8. The system of claim 6, wherein the inference circuits consume less than 100 microwatts of power while in operation.

9. The system of claim 1, wherein the decision combiner is implemented as a logic circuit accepting as input each of the inference decisions provided by the one or more inference circuits, and generates an output of the wake signal.

10. The system of claim 1, wherein the decision combiner is implemented as a neural network.

11. The system of claim 1, wherein the inference circuits are implemented with a machine learning system.

12. A method for waking a computing device, comprising:

receiving one or more external inputs on respective ones of sensors, the external inputs being converted to corresponding signals thereby;

extracting feature data sets from each of the signals;

generating inference decisions for each of the extracted feature data sets based upon individual patterns thereof; and

combining the generated inference decisions to generate a wake signal based upon an aggregate of the inference decisions of at least one of the extracted feature data sets.

13. The method of claim 12, wherein one of the external inputs is audio and the one of the sensors is a microphone.

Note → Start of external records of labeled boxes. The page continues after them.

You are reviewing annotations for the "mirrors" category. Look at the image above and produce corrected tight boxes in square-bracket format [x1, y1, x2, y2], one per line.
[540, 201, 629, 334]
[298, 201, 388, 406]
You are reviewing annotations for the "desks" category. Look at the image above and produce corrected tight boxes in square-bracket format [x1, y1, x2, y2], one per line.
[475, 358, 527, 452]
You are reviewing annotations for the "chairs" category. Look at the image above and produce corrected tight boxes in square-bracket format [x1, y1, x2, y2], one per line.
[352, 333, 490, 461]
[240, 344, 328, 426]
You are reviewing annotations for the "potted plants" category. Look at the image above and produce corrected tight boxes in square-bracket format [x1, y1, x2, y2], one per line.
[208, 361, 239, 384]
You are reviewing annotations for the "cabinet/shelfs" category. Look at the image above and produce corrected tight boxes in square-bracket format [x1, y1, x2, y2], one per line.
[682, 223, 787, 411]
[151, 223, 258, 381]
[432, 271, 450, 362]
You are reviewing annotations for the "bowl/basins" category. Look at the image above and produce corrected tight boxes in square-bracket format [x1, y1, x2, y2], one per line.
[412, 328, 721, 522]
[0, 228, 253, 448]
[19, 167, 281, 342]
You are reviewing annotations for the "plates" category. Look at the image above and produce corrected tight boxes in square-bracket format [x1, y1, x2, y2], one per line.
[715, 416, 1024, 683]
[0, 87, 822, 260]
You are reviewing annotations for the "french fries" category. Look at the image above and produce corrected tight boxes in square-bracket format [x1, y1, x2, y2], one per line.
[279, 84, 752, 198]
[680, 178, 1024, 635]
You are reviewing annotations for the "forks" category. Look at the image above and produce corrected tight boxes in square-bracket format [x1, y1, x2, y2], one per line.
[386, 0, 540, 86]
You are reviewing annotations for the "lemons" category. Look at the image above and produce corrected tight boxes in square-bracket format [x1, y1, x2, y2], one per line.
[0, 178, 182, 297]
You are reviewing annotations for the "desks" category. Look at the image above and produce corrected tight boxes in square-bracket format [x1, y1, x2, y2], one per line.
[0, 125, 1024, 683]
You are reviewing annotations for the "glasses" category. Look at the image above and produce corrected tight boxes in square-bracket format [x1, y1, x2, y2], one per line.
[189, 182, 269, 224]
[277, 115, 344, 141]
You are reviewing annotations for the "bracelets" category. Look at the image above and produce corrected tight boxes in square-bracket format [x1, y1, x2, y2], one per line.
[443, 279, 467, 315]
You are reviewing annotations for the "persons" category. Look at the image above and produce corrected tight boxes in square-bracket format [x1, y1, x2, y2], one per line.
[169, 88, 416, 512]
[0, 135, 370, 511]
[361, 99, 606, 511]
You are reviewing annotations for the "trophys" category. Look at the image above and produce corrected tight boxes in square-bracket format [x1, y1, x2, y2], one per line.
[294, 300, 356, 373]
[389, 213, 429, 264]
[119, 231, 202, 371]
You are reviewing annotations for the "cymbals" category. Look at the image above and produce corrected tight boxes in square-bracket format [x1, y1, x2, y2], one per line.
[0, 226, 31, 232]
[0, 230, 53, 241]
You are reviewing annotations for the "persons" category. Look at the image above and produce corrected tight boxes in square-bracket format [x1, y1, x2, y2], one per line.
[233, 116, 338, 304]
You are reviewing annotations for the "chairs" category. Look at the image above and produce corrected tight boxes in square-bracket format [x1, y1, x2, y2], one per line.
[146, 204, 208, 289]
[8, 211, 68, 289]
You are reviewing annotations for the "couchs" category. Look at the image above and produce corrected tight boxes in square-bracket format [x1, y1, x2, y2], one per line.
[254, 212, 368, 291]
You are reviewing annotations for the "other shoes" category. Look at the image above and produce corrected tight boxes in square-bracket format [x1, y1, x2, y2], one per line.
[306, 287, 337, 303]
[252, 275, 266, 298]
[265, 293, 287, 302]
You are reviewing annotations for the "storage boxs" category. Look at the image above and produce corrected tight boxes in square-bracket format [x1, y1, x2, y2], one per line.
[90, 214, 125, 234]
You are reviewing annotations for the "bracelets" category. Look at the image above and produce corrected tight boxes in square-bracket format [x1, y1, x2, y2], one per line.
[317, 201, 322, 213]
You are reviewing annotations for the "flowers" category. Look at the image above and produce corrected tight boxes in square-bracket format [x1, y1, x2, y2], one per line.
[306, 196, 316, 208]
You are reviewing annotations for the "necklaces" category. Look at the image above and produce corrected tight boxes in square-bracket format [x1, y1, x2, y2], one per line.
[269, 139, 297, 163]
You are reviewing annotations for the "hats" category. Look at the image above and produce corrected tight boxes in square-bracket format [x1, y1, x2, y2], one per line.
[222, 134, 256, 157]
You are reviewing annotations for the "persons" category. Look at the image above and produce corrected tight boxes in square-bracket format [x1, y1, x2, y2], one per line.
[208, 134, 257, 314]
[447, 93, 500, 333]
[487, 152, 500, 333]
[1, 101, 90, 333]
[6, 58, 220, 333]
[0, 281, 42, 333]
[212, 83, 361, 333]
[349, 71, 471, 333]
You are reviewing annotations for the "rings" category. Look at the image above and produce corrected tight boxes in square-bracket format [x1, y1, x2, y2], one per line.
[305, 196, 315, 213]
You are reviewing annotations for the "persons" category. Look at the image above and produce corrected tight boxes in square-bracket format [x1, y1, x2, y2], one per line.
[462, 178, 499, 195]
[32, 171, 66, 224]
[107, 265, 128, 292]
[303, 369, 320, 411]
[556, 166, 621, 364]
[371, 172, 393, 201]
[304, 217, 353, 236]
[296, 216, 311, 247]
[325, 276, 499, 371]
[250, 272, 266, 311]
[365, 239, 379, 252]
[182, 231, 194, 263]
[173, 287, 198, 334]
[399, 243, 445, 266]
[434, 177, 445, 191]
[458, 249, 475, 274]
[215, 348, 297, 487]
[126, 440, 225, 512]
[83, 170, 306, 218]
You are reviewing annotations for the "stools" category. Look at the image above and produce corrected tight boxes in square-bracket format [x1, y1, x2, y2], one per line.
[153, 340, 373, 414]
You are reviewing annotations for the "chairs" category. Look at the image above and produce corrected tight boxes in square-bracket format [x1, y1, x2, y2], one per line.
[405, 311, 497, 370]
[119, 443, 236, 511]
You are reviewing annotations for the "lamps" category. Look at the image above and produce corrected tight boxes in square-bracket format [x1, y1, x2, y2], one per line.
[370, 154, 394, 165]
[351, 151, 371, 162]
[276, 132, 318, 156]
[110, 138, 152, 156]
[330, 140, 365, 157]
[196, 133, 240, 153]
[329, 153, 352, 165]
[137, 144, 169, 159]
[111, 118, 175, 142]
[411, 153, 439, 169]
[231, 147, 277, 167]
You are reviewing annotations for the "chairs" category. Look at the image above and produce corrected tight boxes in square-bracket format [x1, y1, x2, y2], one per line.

14. The method of claim 12, wherein one of the external inputs is light photons corresponding to an image and the one of the sensors is an imaging sensor.

15. The method of claim 12, wherein one of the external inputs is physical motion applied to the computing device and the one of the sensors is a motion sensor.

16. The method of claim 12, wherein the inference decisions are made by individual inference circuits each implemented as a independent multi-class classifier neural network.

17. The method of claim 16, wherein the multi-class classifier neural network is selected from a group consisting of: a convolutional neural network (CNN), a long short term memory network (LSTM), a recurrent neural network (RNN), and a multilayer perceptron (MLP).

18. The method of claim 16, wherein the multi-class classifier neural networks are independently trained, with the combining step being performed by a logic circuit accepting as input each of the inference decisions as provided by the one or more inference circuits.

19. The method of claim 12, wherein the combining of the inference decisions is performed by another neural network, and inference decisions generated from the extracted feature data sets and the combining of the inference decisions is based upon an aggregate end-to-end training.

20. An article of manufacture comprising a non-transitory program storage medium readable by a computing device, the medium tangibly embodying one or more programs of instructions executable by the computing device to perform a method for waking the computing device, the method comprising the steps of:

receiving one or more external inputs on respective ones of sensors, the external inputs being converted to corresponding signals thereby;

extracting feature data sets from each of the signals;

generating inference decisions for each of the extracted feature data sets based upon individual patterns thereof; and

combining the generated inference decisions to generate a wake signal based upon an aggregate of the inference decisions of at least one of the extracted feature data sets.